1. Boolean Sourcing String Generation
The single highest-leverage recruiting prompt is one that generates a tight Boolean string you can paste directly into LinkedIn Recruiter, GitHub search, or Google X-Ray. Most AI-generated booleans are either too broad (returning 10,000 noisy profiles) or too narrow (returning 12). The key is giving the model explicit constraints on seniority, must-have skills, and explicit exclusions.

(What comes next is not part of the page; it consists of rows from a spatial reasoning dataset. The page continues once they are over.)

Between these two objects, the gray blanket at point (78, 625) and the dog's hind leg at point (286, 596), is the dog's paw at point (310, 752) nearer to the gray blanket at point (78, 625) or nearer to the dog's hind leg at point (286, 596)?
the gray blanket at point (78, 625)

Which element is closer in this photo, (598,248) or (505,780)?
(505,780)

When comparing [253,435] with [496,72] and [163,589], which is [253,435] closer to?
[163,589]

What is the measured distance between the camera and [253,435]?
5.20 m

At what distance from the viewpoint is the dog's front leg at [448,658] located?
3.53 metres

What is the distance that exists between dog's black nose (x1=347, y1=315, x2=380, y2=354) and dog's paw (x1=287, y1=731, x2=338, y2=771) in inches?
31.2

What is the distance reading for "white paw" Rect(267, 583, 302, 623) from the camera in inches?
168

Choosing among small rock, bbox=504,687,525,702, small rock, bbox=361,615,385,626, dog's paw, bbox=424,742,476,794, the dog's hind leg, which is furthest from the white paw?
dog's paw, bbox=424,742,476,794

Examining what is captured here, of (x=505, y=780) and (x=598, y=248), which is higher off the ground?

**Prompt — LinkedIn Recruiter Boolean:** ``` You are a senior technical recruiter specializing in software engineering talent acquisition. Generate a LinkedIn Recruiter Boolean search string for a [ROLE TITLE] position with these requirements: - Must-have skills: [SKILL 1], [SKILL 2], [SKILL 3] - Preferred skills: [SKILL 4], [SKILL 5] - Seniority: [YEARS] years minimum, exclude interns and students - Location: [CITY/REGION], open to remote from [COUNTRIES] - Industry: [INDUSTRY], exclude [EXCLUDED INDUSTRY] - Title variations to include: [ALT TITLE 1], [ALT TITLE 2] - Exclude titles: [EXCLUDE TITLE 1], [EXCLUDE TITLE 2] Output: One optimized Boolean string using AND, OR, NOT operators and parentheses grouping. Then explain each clause in 1 sentence each. ```
**Prompt — Google X-Ray sourcing for GitHub profiles:** ``` Generate a Google X-Ray search string to find GitHub profiles of [ROLE] engineers who have public repositories in [TECH STACK]. The person should appear to have worked on [TYPE OF PROJECT]. Include the site: operator targeting github.com/[username pattern]. Output the raw search string only, then a second version adding filetype:pdf to surface any linked resumes. ```
**Why this works:** Specifying output format (Boolean string, then clause explanations) prevents the model from producing a paragraph of advice instead of a usable search string. Claude Opus 4 tends to over-explain; adding 'output the raw string only' on the first line fixes this across all models.